# .22 Cal Sig Mosquito



## Dan Carson (Apr 28, 2009)

I'm looking for different opinions on the .22 Sig Mosquito. Is it a good shooter? Acurate? Any problems with it jamming? Or, anything else that might help me with my decision to purchase or not.


----------



## banjar (Dec 11, 2008)

I have a mosquito standard that I plink with on a daily basis. As for jamming i've have not had any problems with cci mini mags. I like it so much thinking about getting a sport just for the longer barrel. Picked up a brick of Remington Vipers 20 years ago and going to shoot them up this weekend if I have to shoot them in the single shot rifle. Found them in the back of the safe and need to get rid of them. On the other hand I have been shooting .223s that are that old and had no problems.


----------



## mlc (Nov 9, 2008)

+1 on the cci mini mags. i have seen several that wont feed anything else reliably for the first 500-1000 rounds. after that kind of a break in they start to work ok with other brands of ammo. if you can get a chance to read the manual before your purchase i think you'll find thats what sig recommends for break in.


----------



## LoneWolf (Jan 2, 2007)

Dan Carson said:


> I'm looking for different opinions on the .22 Sig Mosquito. Is it a good shooter? Acurate? Any problems with it jamming? Or, anything else that might help me with my decision to purchase or not.

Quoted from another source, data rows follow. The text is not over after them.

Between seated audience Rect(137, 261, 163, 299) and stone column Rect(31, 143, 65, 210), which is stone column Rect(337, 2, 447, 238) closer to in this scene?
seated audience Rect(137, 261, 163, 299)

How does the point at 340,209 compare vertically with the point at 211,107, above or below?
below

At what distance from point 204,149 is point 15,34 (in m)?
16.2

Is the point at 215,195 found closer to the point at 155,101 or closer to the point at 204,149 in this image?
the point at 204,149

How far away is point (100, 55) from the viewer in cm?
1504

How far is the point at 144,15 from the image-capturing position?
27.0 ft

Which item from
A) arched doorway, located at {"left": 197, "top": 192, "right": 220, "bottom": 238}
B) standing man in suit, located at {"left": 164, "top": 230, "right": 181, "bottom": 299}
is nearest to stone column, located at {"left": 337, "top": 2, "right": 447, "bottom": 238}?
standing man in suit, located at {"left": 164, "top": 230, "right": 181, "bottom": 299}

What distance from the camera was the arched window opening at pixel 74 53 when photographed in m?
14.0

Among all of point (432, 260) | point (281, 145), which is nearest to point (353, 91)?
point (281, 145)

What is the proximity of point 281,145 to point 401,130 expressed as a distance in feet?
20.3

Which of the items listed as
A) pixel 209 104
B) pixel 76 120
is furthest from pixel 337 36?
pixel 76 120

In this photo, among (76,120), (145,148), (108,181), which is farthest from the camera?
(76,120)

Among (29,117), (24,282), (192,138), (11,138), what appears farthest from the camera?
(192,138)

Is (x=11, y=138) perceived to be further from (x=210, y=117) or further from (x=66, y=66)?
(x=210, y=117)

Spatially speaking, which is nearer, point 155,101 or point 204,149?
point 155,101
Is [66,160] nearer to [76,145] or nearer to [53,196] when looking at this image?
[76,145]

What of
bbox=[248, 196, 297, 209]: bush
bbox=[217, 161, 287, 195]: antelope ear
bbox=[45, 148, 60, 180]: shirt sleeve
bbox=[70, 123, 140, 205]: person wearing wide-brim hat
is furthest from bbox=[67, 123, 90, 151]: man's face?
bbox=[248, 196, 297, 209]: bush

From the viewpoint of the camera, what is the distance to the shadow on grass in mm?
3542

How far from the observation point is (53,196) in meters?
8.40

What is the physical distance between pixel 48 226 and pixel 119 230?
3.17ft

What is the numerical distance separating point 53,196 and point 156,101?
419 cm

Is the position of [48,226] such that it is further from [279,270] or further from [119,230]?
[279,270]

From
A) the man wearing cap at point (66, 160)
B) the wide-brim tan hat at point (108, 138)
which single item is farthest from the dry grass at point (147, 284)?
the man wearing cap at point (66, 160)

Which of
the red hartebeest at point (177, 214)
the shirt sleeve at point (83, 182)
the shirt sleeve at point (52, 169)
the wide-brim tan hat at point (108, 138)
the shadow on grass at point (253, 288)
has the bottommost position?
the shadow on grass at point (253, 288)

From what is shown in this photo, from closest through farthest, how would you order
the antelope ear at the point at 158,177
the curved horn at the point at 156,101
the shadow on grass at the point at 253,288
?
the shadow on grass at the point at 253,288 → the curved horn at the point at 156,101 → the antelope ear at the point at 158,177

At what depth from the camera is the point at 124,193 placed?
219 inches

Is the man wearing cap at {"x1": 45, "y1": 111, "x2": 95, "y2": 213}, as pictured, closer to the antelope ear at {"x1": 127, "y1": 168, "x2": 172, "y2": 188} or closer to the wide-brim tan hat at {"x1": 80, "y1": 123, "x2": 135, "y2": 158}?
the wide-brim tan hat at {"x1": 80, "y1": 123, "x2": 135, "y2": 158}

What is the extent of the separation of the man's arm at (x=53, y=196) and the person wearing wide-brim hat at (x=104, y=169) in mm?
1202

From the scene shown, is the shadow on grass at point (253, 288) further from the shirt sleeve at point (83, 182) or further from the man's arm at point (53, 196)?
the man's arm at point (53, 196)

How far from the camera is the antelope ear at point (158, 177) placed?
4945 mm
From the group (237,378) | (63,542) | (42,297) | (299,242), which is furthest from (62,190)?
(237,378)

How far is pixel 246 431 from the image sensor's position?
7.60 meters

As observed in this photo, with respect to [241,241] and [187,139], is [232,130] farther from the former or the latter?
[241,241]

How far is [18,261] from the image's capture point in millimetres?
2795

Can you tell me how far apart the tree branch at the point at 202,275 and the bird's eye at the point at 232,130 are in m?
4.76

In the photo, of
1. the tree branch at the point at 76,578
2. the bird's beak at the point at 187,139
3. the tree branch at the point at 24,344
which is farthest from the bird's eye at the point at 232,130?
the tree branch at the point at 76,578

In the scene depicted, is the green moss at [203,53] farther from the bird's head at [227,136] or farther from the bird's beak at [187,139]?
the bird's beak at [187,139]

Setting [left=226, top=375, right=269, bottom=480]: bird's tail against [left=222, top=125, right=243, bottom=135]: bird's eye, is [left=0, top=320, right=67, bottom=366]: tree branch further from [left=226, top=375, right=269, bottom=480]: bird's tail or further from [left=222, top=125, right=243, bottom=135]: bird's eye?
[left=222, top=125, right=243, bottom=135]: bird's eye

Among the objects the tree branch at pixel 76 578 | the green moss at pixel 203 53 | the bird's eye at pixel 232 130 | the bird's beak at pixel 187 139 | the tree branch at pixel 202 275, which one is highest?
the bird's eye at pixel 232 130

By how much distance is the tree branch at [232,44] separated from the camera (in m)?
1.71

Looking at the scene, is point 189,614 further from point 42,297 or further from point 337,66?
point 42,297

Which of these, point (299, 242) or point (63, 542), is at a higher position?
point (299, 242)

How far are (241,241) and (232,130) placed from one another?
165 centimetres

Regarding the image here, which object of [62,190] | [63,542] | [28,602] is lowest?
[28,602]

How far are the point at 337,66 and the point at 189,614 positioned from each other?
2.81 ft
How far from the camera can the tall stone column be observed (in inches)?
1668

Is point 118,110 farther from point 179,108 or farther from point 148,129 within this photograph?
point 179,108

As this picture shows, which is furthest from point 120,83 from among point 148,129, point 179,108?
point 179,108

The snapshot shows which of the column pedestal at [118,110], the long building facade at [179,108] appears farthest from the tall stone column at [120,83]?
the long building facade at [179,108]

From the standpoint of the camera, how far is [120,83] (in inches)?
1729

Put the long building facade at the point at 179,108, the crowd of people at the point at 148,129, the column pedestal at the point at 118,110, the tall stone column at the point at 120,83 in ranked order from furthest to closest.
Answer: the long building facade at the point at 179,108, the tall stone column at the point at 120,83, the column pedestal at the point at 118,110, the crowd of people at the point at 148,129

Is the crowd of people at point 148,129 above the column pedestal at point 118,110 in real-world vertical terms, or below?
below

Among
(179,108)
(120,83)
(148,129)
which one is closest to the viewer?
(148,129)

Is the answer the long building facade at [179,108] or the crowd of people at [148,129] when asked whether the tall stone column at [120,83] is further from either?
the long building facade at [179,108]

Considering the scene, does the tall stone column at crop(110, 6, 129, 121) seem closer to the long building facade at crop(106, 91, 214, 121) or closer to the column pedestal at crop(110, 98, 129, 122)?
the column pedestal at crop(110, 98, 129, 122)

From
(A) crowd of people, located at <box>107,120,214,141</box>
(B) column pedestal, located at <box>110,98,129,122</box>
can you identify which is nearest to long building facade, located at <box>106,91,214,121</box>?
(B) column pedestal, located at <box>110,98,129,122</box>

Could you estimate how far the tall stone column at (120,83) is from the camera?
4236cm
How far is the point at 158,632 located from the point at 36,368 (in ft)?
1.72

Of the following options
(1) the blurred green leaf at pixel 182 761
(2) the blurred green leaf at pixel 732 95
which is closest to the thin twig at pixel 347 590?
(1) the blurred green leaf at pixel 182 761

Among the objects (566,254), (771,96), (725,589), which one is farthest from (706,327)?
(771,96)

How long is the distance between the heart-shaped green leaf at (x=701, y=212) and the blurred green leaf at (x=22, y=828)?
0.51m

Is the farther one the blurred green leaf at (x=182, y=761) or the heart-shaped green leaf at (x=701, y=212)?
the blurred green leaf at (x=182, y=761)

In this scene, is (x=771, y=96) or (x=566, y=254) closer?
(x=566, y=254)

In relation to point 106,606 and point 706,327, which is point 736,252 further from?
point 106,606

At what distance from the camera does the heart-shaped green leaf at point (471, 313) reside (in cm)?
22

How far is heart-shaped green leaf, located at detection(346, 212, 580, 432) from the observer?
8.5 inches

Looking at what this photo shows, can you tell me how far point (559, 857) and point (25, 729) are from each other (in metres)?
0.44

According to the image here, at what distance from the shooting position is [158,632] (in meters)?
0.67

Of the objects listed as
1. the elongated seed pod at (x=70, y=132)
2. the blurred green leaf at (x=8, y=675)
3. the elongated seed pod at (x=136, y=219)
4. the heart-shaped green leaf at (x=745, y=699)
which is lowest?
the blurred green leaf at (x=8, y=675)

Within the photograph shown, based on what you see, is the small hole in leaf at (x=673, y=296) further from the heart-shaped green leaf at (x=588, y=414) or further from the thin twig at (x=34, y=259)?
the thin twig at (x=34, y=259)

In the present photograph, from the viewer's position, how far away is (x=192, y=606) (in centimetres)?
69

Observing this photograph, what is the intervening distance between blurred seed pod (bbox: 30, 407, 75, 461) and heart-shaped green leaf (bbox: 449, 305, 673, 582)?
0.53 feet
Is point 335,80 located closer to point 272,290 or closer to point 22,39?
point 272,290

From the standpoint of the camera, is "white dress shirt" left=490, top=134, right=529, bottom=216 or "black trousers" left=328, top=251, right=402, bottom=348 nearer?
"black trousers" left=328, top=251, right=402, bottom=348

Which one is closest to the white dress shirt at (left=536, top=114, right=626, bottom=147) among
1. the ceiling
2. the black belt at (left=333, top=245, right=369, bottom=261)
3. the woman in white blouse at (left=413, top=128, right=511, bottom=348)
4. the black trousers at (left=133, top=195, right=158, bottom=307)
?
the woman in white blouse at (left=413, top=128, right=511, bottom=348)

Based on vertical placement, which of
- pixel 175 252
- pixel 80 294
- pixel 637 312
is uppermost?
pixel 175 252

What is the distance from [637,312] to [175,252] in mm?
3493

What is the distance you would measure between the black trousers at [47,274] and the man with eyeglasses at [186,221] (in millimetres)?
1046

I love mine..... yes she's a picky eater... but one's you get past that she's a hard hitter. Fits great in my hand, easy to take apart, very accurate... however, if you try to mount a light you will run into problems, or at least I did. Hope this helps


----------



## mrwizardly (Nov 19, 2008)

I purchased a sig mosquito about a month ago. This is the pickiest gun I have ever seen. I took it to a gunsmith and he indicated it has a weak extractor, mainly due to the sloppy fit of the slide on the frame. He estimated it had about 10-12 thousandths of play in this area, causing the slide/extractor to move laterally away from the brass when in recoil mode. I use CCI MM's 36 grain and it has yet to fail. The CCI 40grain only fails to extract (occasionally) when I try to extract a live round from the barrel manually. With CCI's, this is a fun shooter, and very unique. I have people asking me "who makes that gun?", as it impresses them very much. Shooting other ammo other then CCI, forget about it.
Wiz


----------



## shootingftw (Jul 9, 2009)

Man, what is up w/ Sig and .22's. I bought a Trailside a year or two after they first came out that it was one of the worst guns I've ever owned. Couldn't fire the damn thing reliably at all. Might as well have been a single shot. I sold a really nice Colt Python .357Mag for that freaking thing too thinking it would be a great target shooter and I would get more range time etc. 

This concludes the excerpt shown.